Gentile Direttore,
scrivo come infermiere turnista dipendente di una struttura sanitaria siciliana, che ha seguito − negli ultimi mesi − gli accesi dibattiti sulle competenze specialistiche infermieristiche avanzate da IPASVI già contenute nella Relazione programmatica per il 2014 stilata durante l’assemblea ordinaria del Consiglio Nazionale IPASVI del Febbraio 2014.
Come prefazione alla relazione il Presidente IPASVI, dopo una sintesi sulla correlazione tra contesto sociale attuale e sistema sanitario, riferendosi alla professione infermieristica, scrive:
le criticità e le difficoltà sono prevalentemente dovute al mancato reintegro del personale, all'aumento dell'età media degli operatori dedicati all'assistenza, alla lentezza con cui si definiscono e affrontano i cambiamenti nel SSN di cui vi è evidente necessità, dopo oltre 30 anni dalla sua attivazione
Parla poi, per quanto concerne la progettualità della Federazione Nazionale IPASVI, delle famose competenze infermieristiche avanzate, meglio definite anzi come “specialistiche”.
E qui io entro, sinceramente non poco, in confusione e il primo dubbio che mi assale è quello che si creino ulteriori percorsi formativi universitari che continuino a fare da stallo per tutti i laureati infermieri che proprio per i problemi sopraesposti dalla presidente non trovano ancora oggi dignitosa collocazione, a solo esclusivo beneficio delle università.
La seconda riflessione mi porta a valutare lo stato attuale delle cose e cioè: come mettere la persona giusta al posto giusto che a mio avviso non è problema da poco. Raramente mi è successo difatti di vedere un infermiere legale far parte del comitato etico o della commissione rischio clinico di una azienda, di vedere un laureato magistrale spendere il proprio titolo o un collega con master in area critica lavorare in una rianimazione.
Piuttosto mi succede di vedere il contrario e cioè: infermieri generali lavorare nei reparti pediatrici, infermieri con laurea magistrale e formazione personale di tutto rispetto lavorare come ferristi in sala operatoria, infermieri senza alcuna formazione specifica essere chiamati a coprire le carenze di personale nei reparti che richiedono invece “competenze specifiche”. E alla fine della fiera, infermieri che rivestono anche il ruolo di operatori socio sanitari per mancanza degli stessi.
Per non scendere nello specifico della sanità privata dove il riconoscimento delle “competenze” è pura utopia e dove ancora oggi tutti possono fare tutto.
Con questo voglio dire che a volte le aspettative devono fare i conti con la realtà, cara Presidente Silvestro. Creare degli “specialisti” per dare dignità alla professione vuol dire in primo luogo garantire alla fine di un percorso formativo il corretto inserimento e il corretto riconoscimento economico contrattuale. Al contrario sarebbe INDIGNITOSO. E questo presupposto sembra proprio non esserci al momento, dato che si paventa uno sciopero generale per mancanza di adeguamento contrattuale della categoria previsto fino al 2015 almeno.
Forse sarebbe il caso di adottare il procedimento inverso facendo un ragionamento deduttivo.
A dirla tutta sembra piuttosto che la Federazione IPASVI si sia resa conto di aver perso valore agli occhi degli infermieri e che stia cercando nella storia delle “competenze specialistiche” solo un sistema di rifidelizzazione degli iscritti. Non posso difatti condividere le sollecitazioni, della Presidente Ipasvi fatte nel corso di una intervista alle categorie sindacali quasi ritenute responsabili della attuale penosa condizione economica della categoria infermieristica. Questo è un rimbalzo di palla.
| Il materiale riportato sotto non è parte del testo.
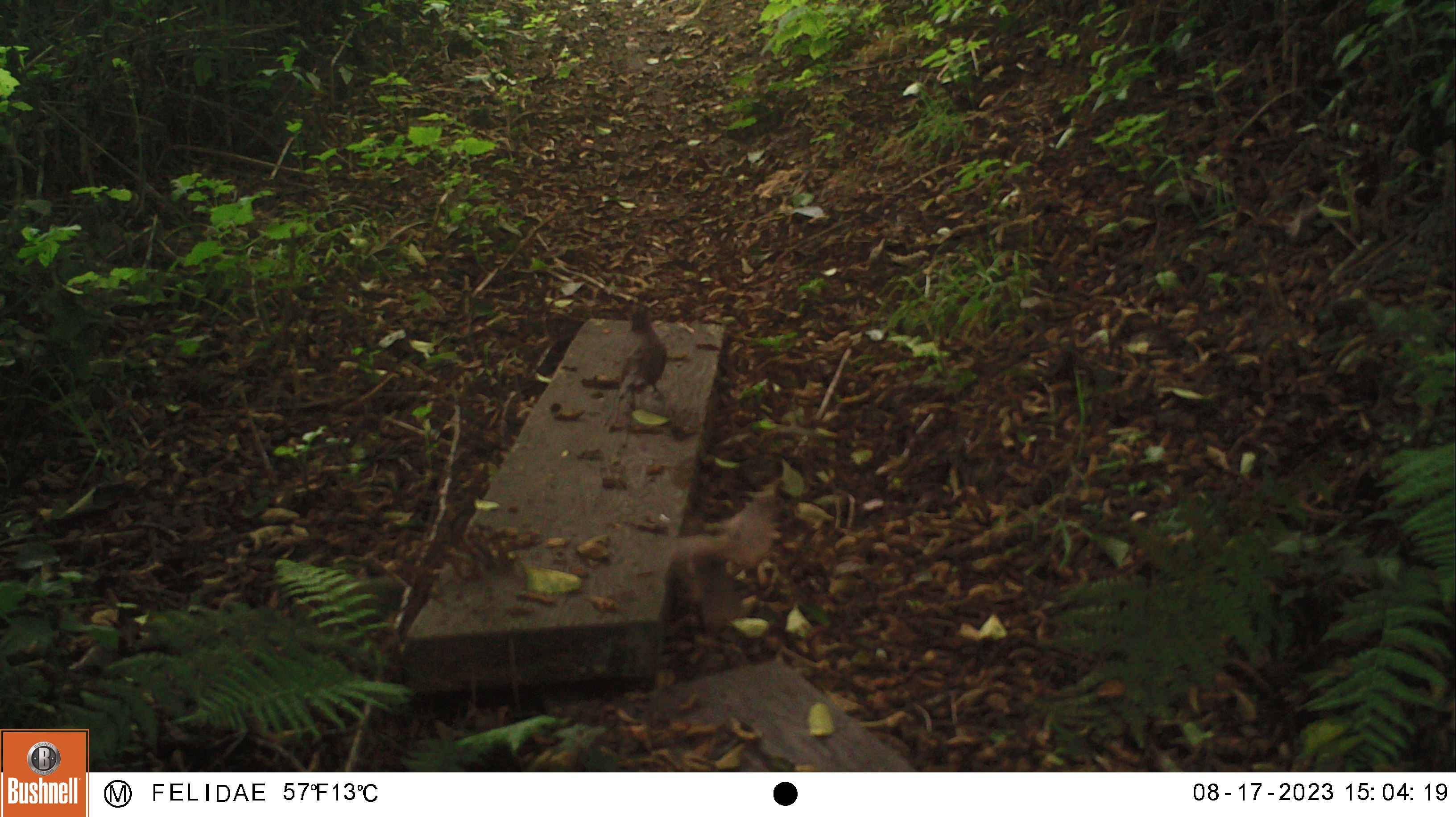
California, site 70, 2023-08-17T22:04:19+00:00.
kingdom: Animalia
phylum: Chordata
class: Aves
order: Galliformes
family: Odontophoridae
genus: Callipepla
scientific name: Callipepla californica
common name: california quail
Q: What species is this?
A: California quail (Callipepla californica).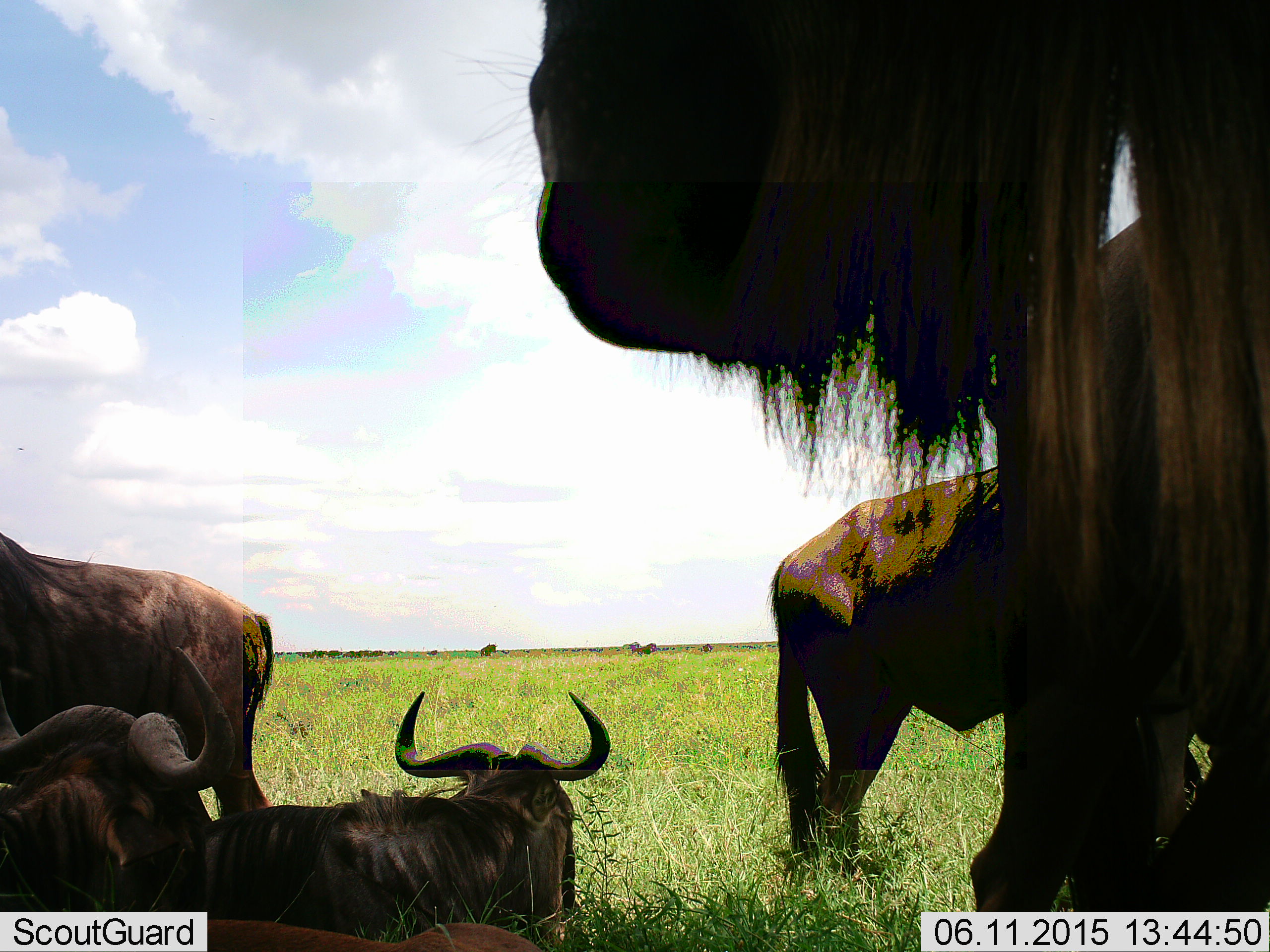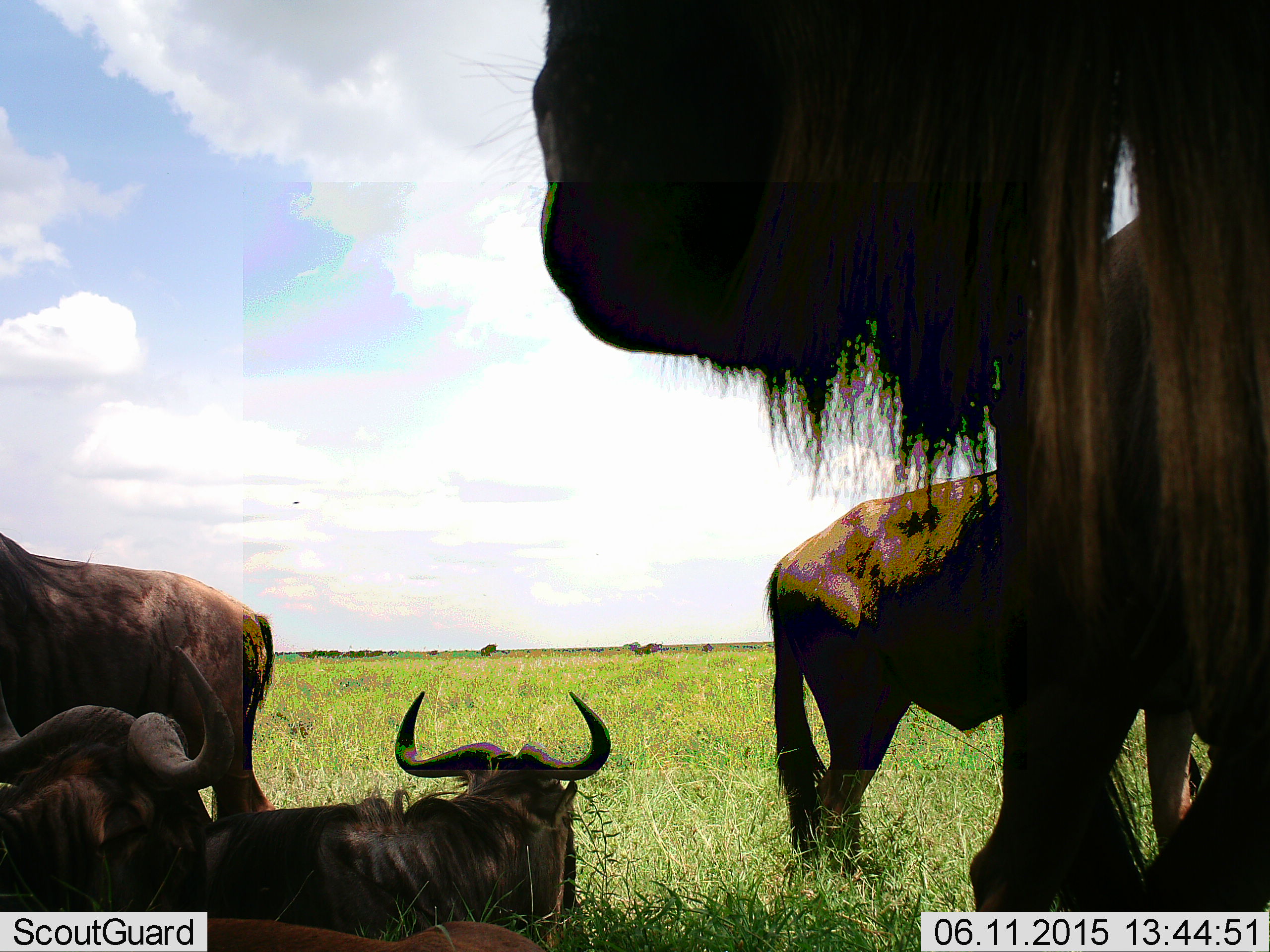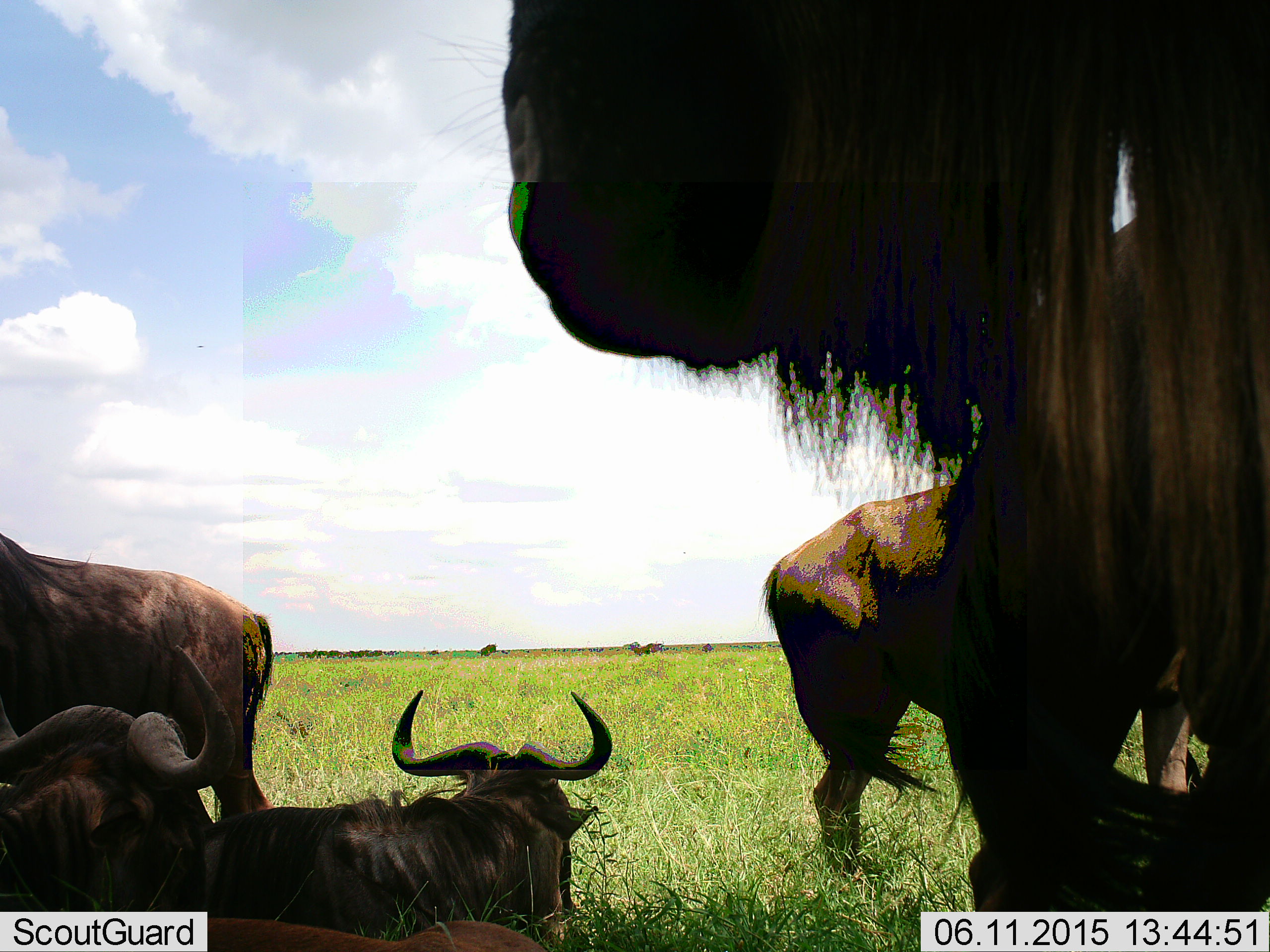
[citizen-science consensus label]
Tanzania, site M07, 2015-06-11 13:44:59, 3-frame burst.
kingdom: Animalia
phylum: Chordata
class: Mammalia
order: Artiodactyla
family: Bovidae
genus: Connochaetes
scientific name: Connochaetes taurinus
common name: blue wildebeest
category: wildebeest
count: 6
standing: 90%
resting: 90%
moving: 20%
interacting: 0%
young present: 0%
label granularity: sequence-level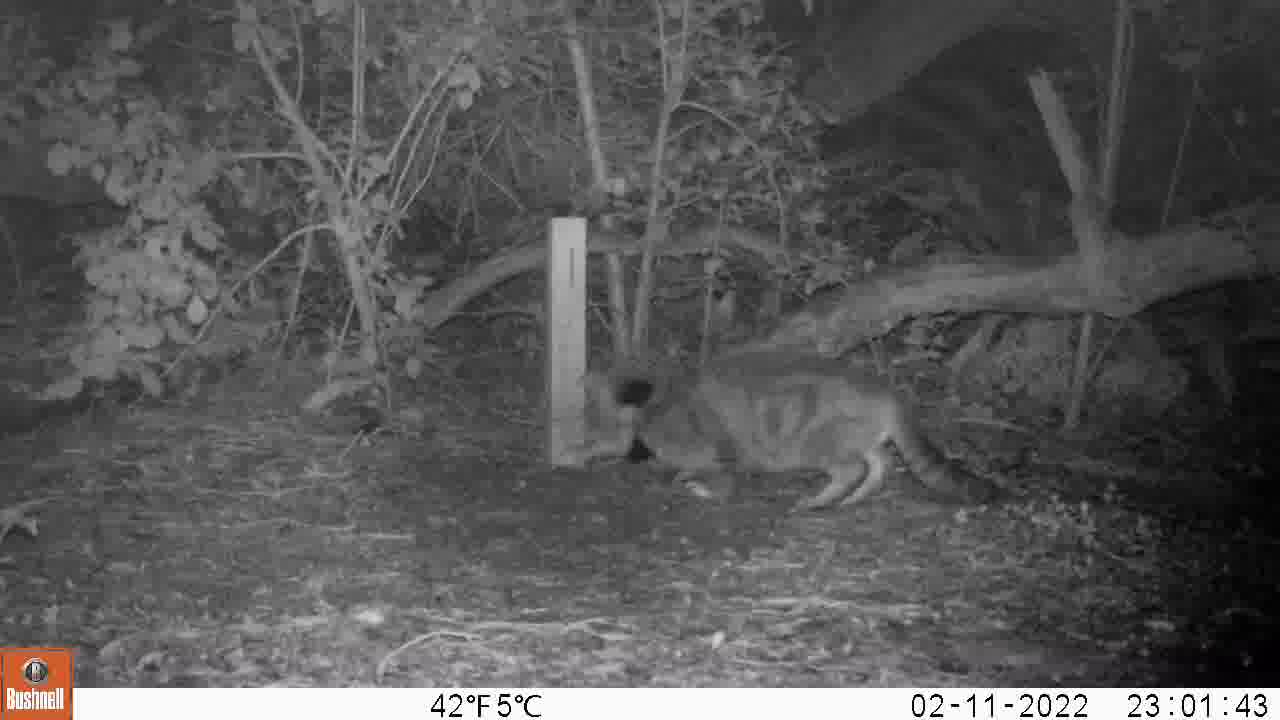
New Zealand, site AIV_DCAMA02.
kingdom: Animalia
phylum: Chordata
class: Mammalia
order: Carnivora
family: Felidae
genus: Felis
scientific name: Felis catus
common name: domestic cat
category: cat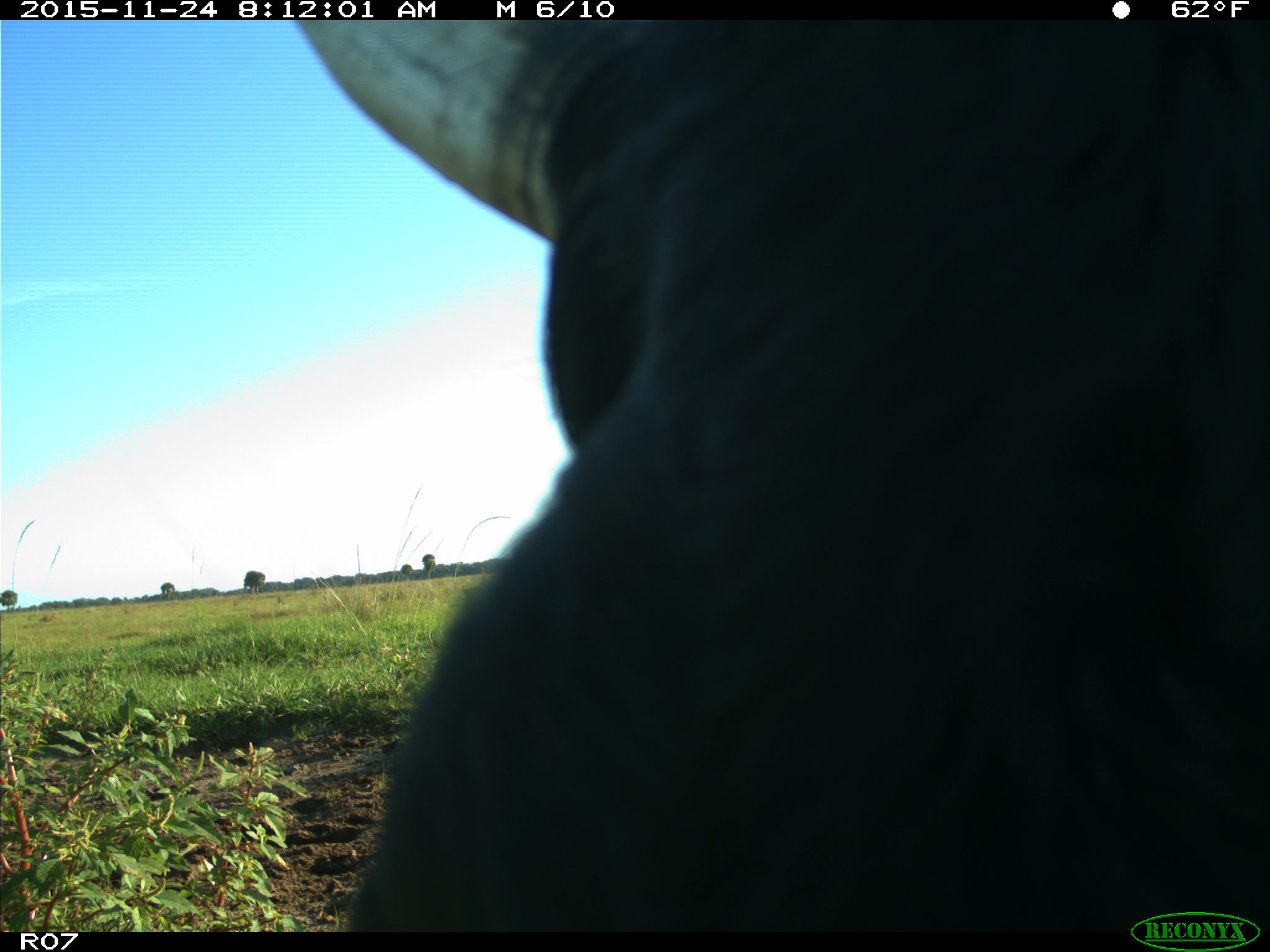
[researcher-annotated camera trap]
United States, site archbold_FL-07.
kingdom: Animalia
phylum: Chordata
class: Mammalia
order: Artiodactyla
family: Bovidae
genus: Bos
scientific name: Bos taurus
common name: domestic cow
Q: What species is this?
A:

Il problema è sicuramente anche sindacale – e in particolare il Nursind, sindacato di categoria, si è attivato con veemenza dichiarando un percorso diretto allo sciopero generale – ma è prima di tutto una responsabilità diretta dell’IPASVI in quanto “lo Stato delega alla Federazione IPASVI la funzione, a livello nazionale, di tutela e rappresentanza della professione infermieristica degli iscritti ….” E non mi pare che in questa gran confusione si intraveda alcuna forma di tutela professionale.
Per quanto riguarda la rappresentanza poi, grazie mille ma preferiamo fare da soli.